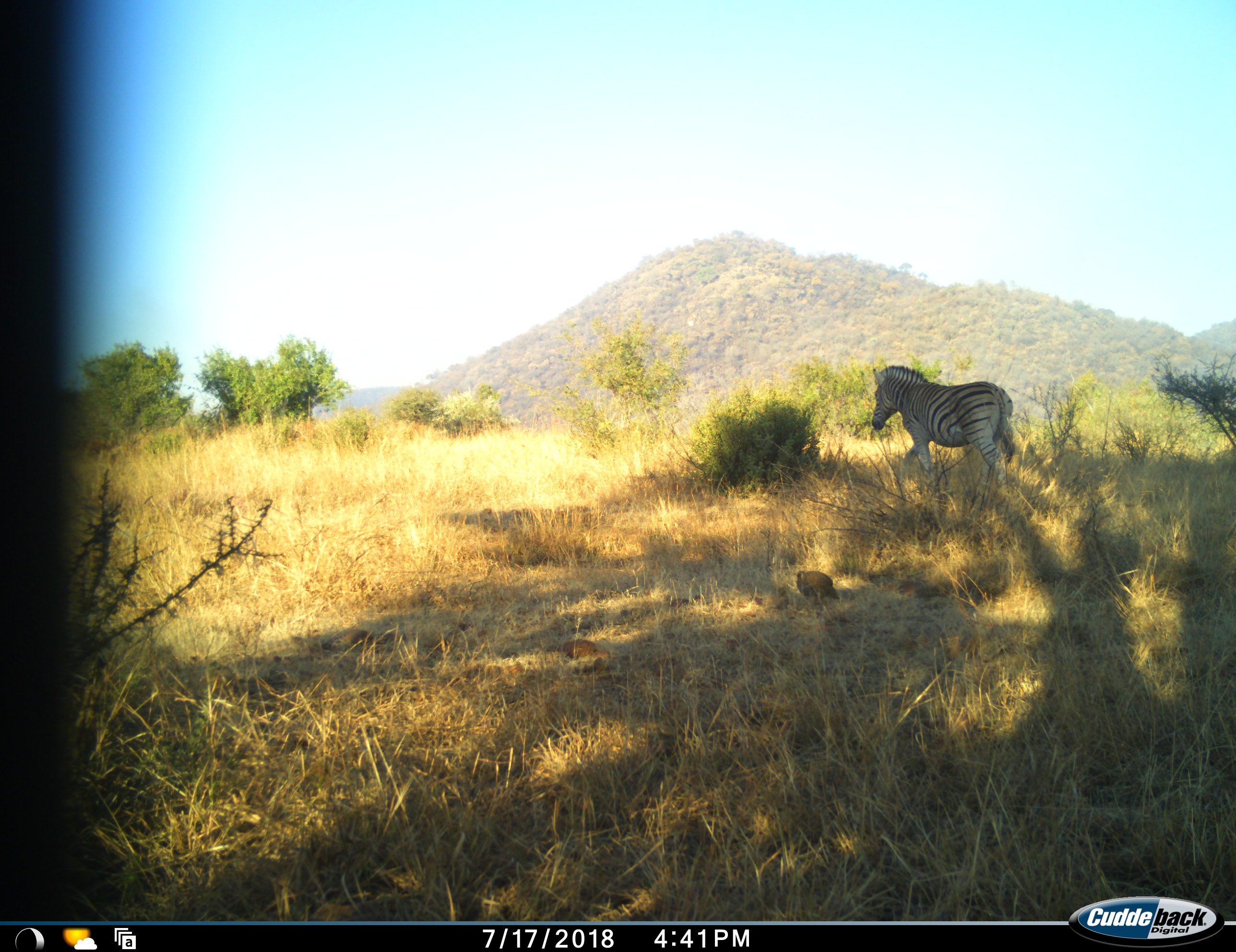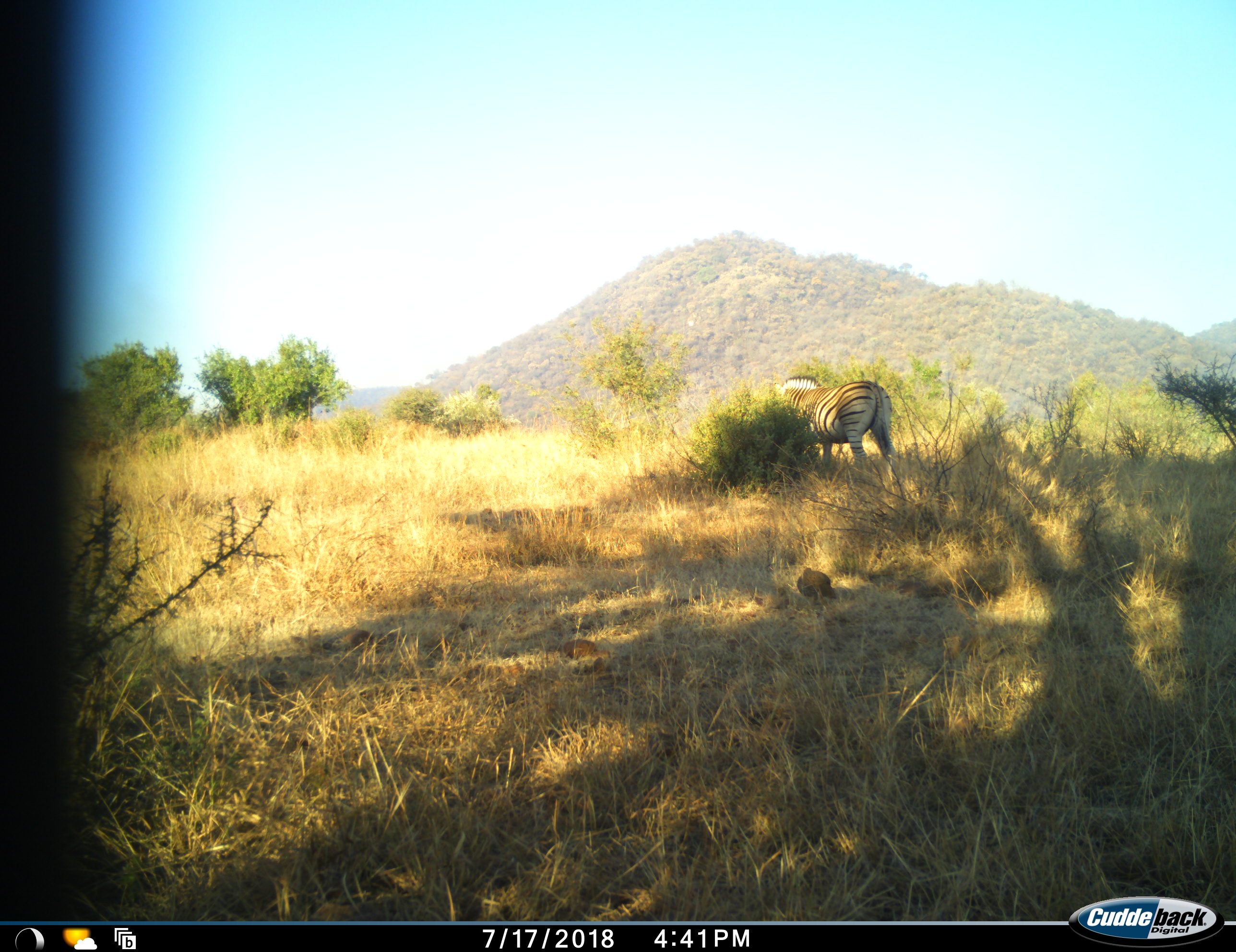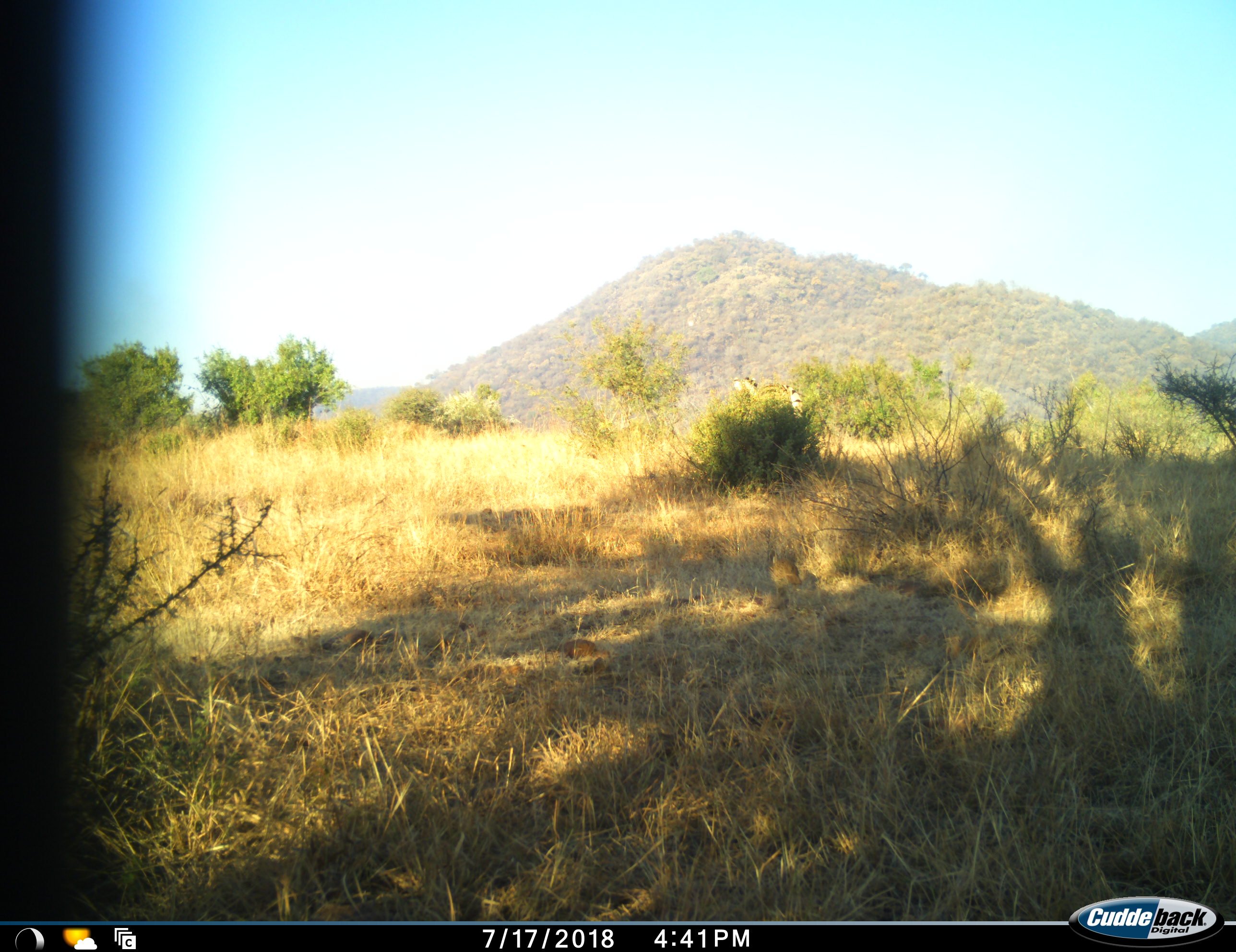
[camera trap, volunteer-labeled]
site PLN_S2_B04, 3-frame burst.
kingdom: Animalia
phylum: Chordata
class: Mammalia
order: Perissodactyla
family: Equidae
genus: Equus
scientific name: Equus quagga burchellii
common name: burchell's zebra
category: zebraburchells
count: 1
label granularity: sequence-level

####

=== THE PROBLEM ===
Your copy should match the records above exactly, apart from the pictures, which stay out.

=== REPLY TO THE TASK ===
[camera trap, volunteer-labeled]
site PLN_S2_B04, 3-frame burst.
kingdom: Animalia
phylum: Chordata
class: Mammalia
order: Perissodactyla
family: Equidae
genus: Equus
scientific name: Equus quagga burchellii
common name: burchell's zebra
category: zebraburchells
count: 1
label granularity: sequence-level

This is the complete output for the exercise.